[Stored data entries]
##########

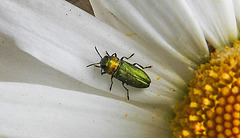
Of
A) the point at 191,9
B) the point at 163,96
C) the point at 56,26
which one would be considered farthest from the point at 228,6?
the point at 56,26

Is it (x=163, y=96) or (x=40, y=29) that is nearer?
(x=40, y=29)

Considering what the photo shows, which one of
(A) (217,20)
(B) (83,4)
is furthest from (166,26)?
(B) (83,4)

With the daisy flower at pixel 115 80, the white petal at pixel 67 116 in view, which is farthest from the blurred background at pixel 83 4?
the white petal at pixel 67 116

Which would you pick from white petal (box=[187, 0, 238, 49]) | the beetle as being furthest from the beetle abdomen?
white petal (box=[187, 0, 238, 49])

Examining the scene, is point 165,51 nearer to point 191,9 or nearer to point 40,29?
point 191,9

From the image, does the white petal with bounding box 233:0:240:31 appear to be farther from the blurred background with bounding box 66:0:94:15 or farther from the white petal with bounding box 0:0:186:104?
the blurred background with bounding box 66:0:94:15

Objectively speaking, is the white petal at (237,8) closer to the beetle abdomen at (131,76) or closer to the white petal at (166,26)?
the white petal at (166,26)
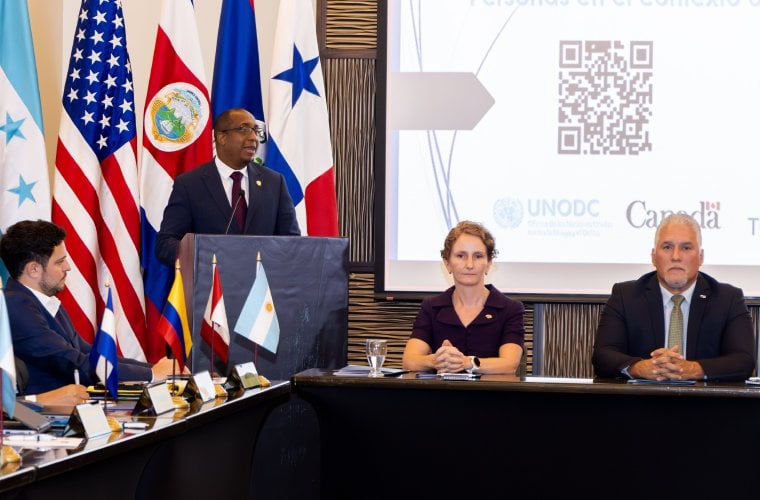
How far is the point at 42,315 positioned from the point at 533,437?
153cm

##########

### Work to be completed
Reproduce the records word for word, starting at the line that contains "Examining the scene, is" and continuing through the end of the records. Include both ends, and leave the pictures out of your answer.

### Task solution
Examining the scene, is point 165,51 nearer to point 191,9 or nearer to point 40,29?
point 191,9

From the image, does the white petal with bounding box 233:0:240:31 appear to be farther from the blurred background with bounding box 66:0:94:15 or farther from the white petal with bounding box 0:0:186:104?
the blurred background with bounding box 66:0:94:15

Objectively speaking, is the white petal at (237,8) closer to the beetle abdomen at (131,76) or closer to the white petal at (166,26)?
the white petal at (166,26)
How far is the point at 42,315 positioned from the point at 533,437?
153cm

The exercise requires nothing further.